Cindy was Neil’s wife—and the fact that Neil had a wife and DeMarco did not was proof of God’s dark sense of humor. But Neil
dancing
? The image that came to mind was the hippo in
Fantasia
, not Travolta in
Pulp Fiction
.

“Well, good for you,” Emma said. “Maybe if Joe took his girlfriends dancing he might be able to keep one.”

Neil smirked at Emma’s comment then pulled an unlabeled manila file folder out of a stack of identical folders sitting on one corner of his desk. DeMarco didn’t know how he knew which folder to select, but knowing how Neil liked to show off, he wouldn’t have been surprised if the files were marked like a crooked deck of cards.

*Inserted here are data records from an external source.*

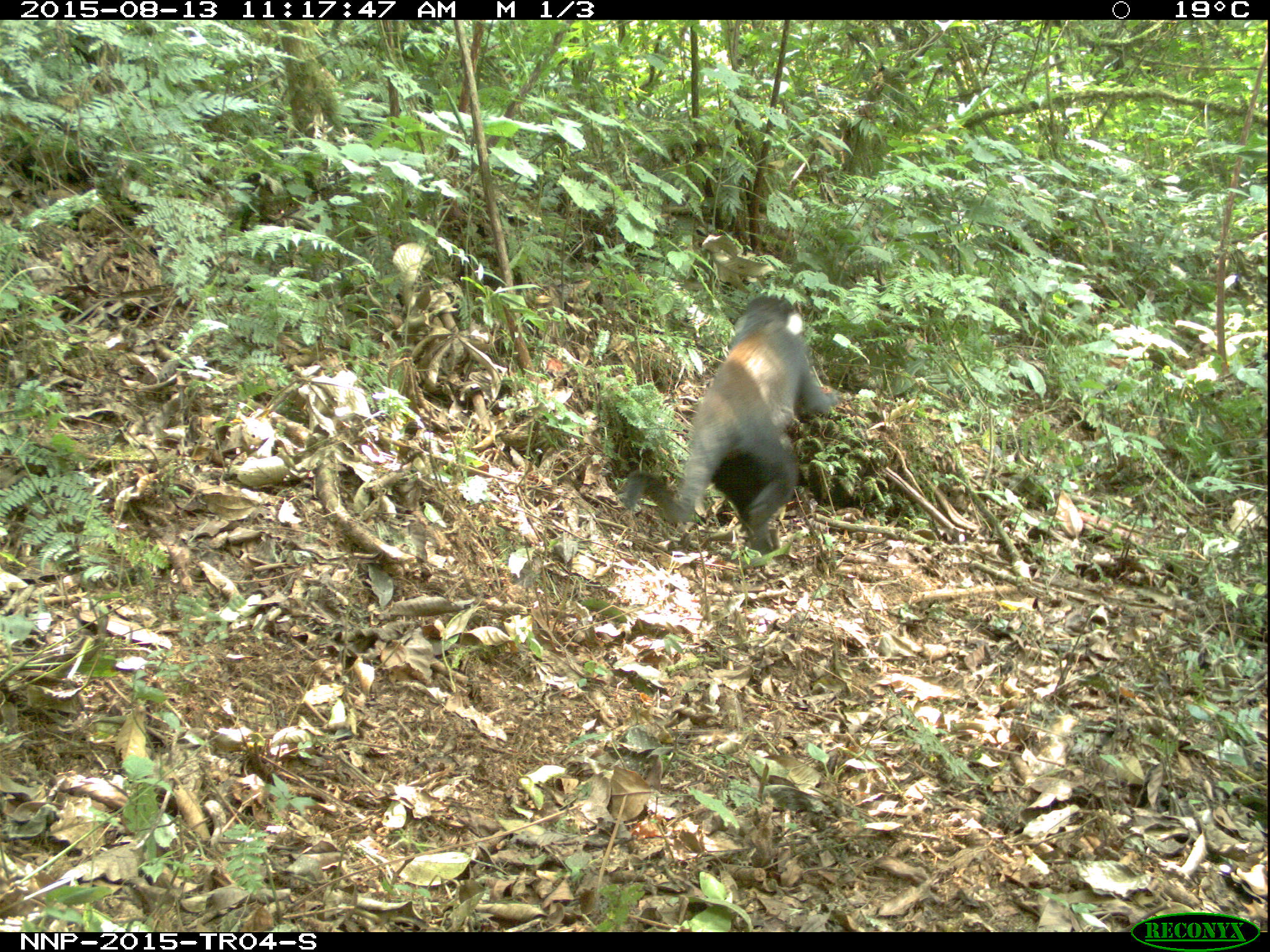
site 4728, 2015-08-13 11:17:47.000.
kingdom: Animalia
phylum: Chordata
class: Mammalia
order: Primates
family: Cercopithecidae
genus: Allochrocebus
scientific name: Allochrocebus lhoesti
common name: l'hoest's monkey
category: cercopithecus lhoesti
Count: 1.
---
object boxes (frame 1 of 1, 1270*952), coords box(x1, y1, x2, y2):
cercopithecus lhoesti: box(622, 293, 838, 554)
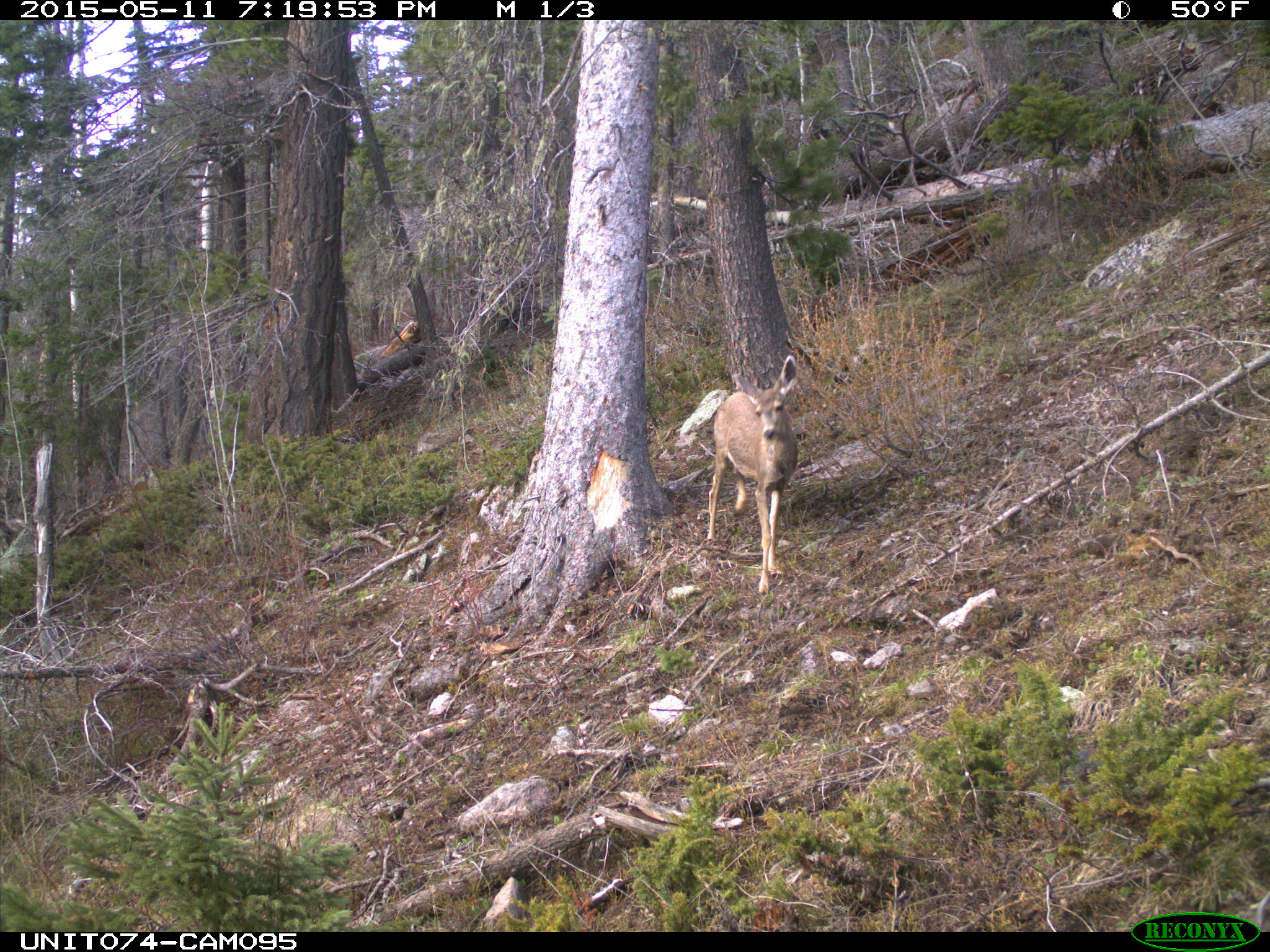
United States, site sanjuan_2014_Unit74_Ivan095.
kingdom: Animalia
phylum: Chordata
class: Mammalia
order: Artiodactyla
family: Cervidae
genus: Odocoileus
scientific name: Odocoileus hemionus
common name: mule deer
Odocoileus hemionus (mule deer).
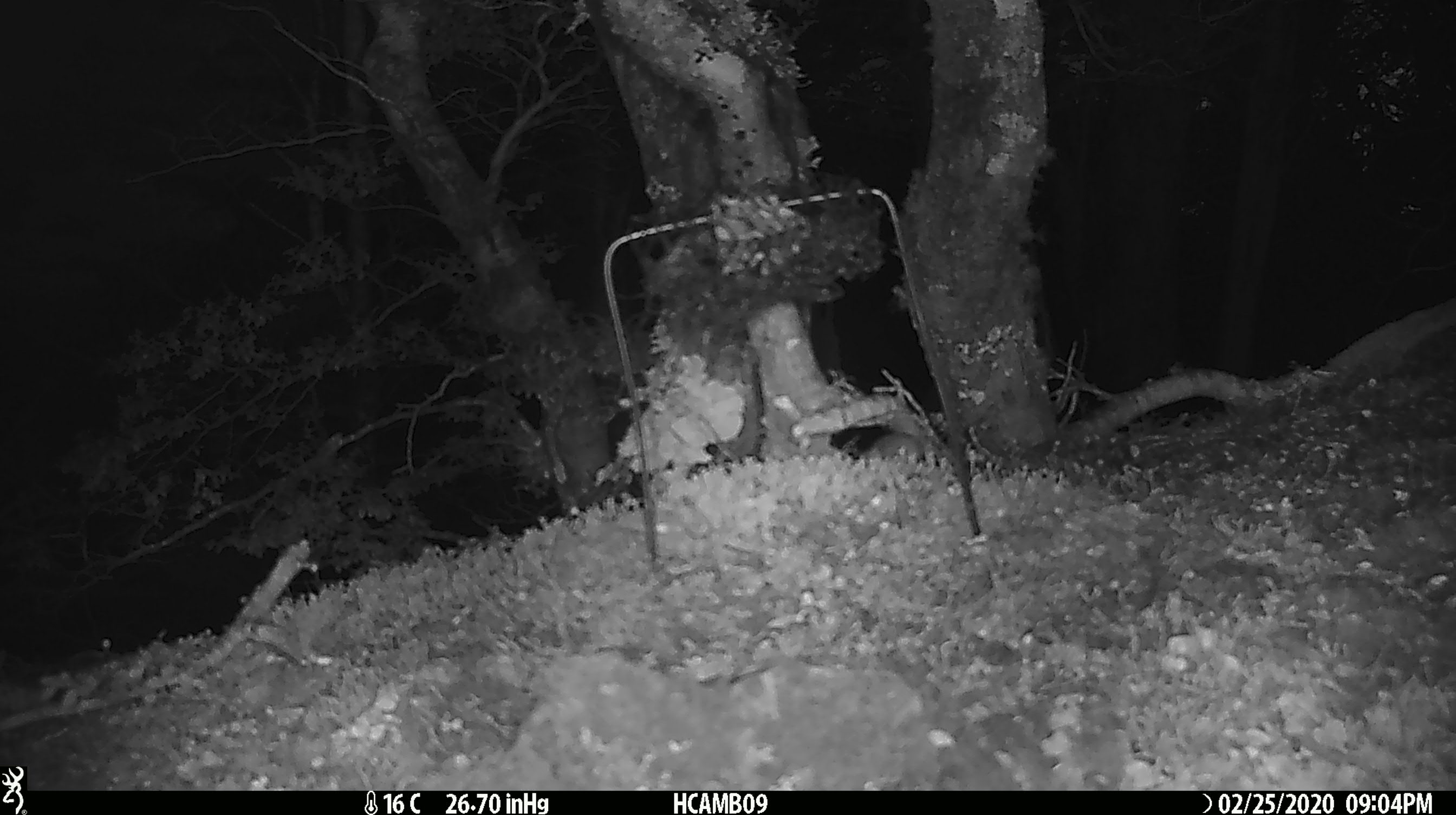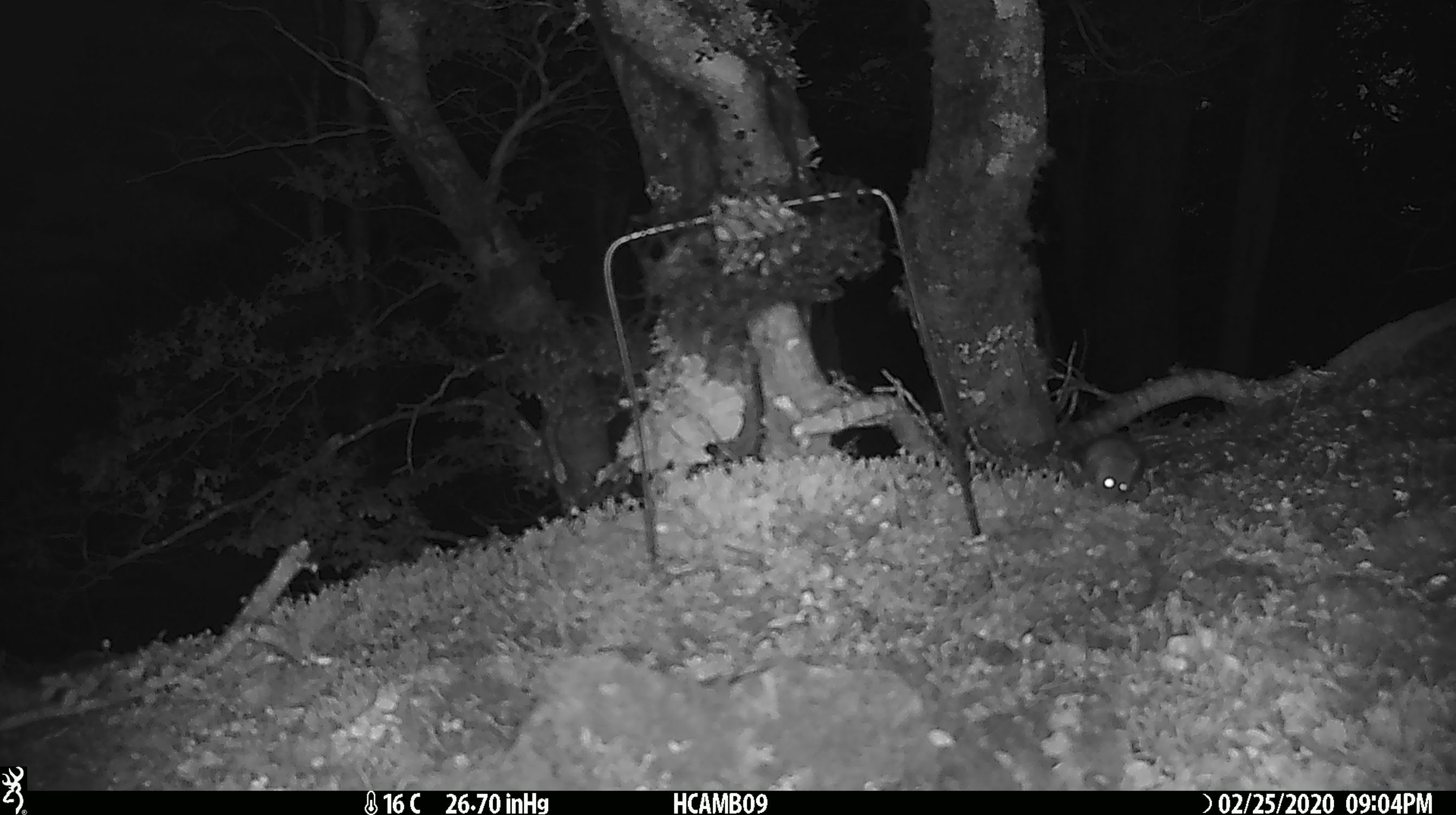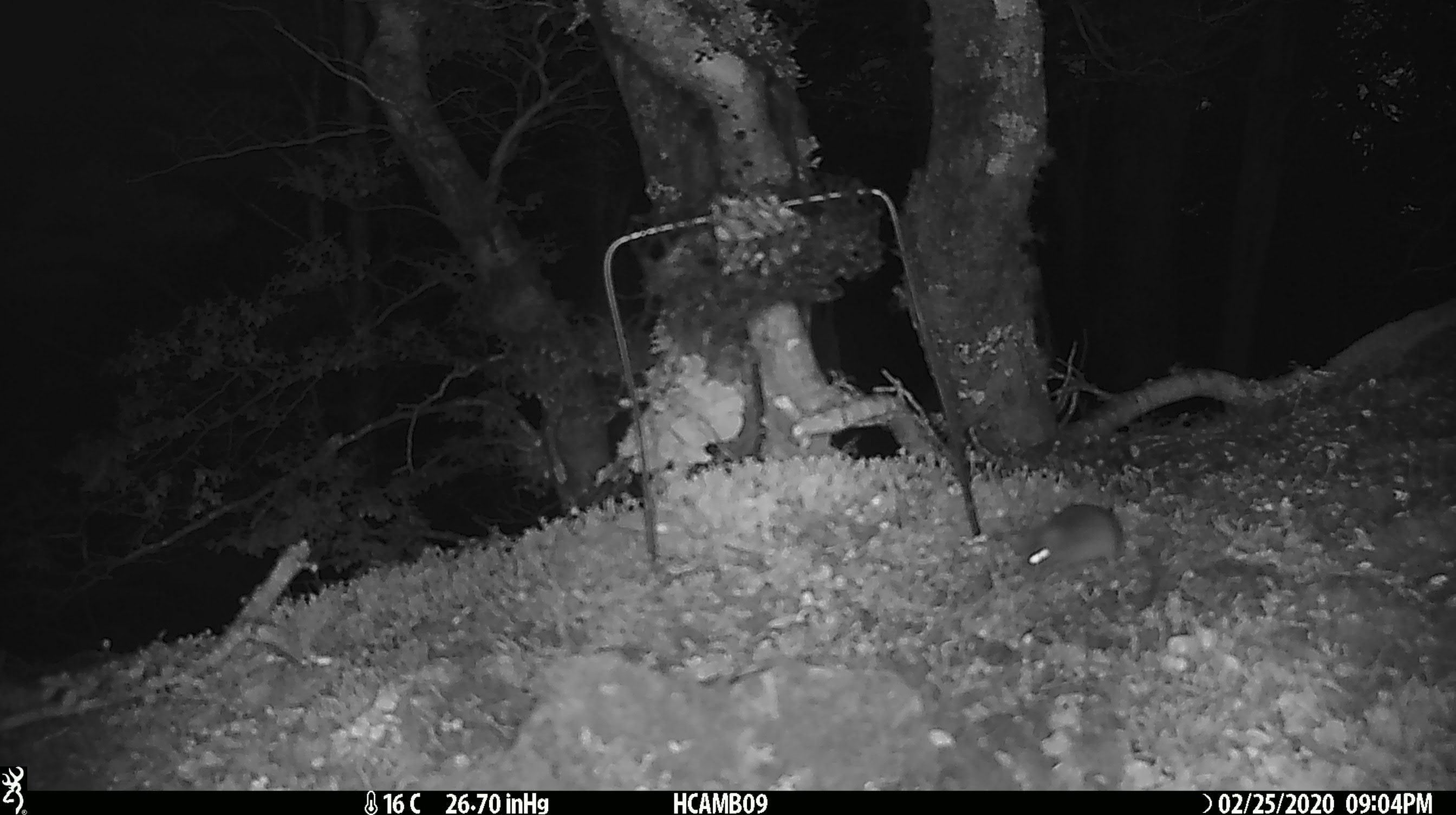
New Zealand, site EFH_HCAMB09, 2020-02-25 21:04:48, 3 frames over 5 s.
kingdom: Animalia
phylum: Chordata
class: Mammalia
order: Rodentia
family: Muridae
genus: Mus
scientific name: Mus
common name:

“To begin,” Neil said. “We have five names, five apparent dates, and a partial phone number. The phone number I’m still working
on. I’ve checked Finley’s home and cell phone records but he didn’t call anyone with a number matching the seven numbers on the napkin. He may have called the number from a public phone, in which case I can’t tell who he called. So, since there are three missing digits from the phone number, and therefore a thousand possible phone number combinations, what I’m doing now is cross-checking those combinations against existing phone numbers to see if I can find anyone connected with what else I’ve learned. Which brings me to the names on the list. The obvious thing to do was to see if there was any common factor linking them. And there was.” He paused, then said: “The common factor is Paul Morelli.”

“Paul Morelli?” DeMarco said. “Do you mean
Senator
Paul Morelli?”

Senator Paul Morelli was, according to every political pundit on the planet, the man most likely to be the Democratic candidate for president in the next election.

“I do,” Neil said. “In 1992, Marshall Bachaud was the district attorney of the fair isle of Manhattan. In January of that year, he was in a car accident which kept him hospitalized for twenty-six weeks and required three surgeries to rebuild various parts of his anatomy. Over the protests of many, the governor of New York appointed a young assistant DA named Paul Morelli as the acting district attorney until such time as Bachaud could resume his duties. As acting DA, young Morelli became a visible public figure.

“In 1996,” Neil continued, “Morelli became the Democratic candidate for mayor of New York City. His opponent was a popular fellow with a good record named Walter Frey. Frey was the New York State attorney general at the time, and four months prior to the election he was accused of throwing a major case involving a company in Albany. Emails between Frey and the company were discovered, the emails indicating that Frey had been providing helpful information to the defendant’s attorneys. Then, and although unrelated to the case, it was also discovered that Frey was having an affair with a young lady who worked for him. Frey eventually admitted to the affair but he claimed, and looked quite stupid doing so, that the young lady had
been hired by someone to seduce him. And if you look at photos of Walter Frey, it
is
hard to imagine why the woman would have succumbed to his charms. Ironically, the affair damaged him more politically than the case-fixing accusations because Frey had always been such a big family values guy.”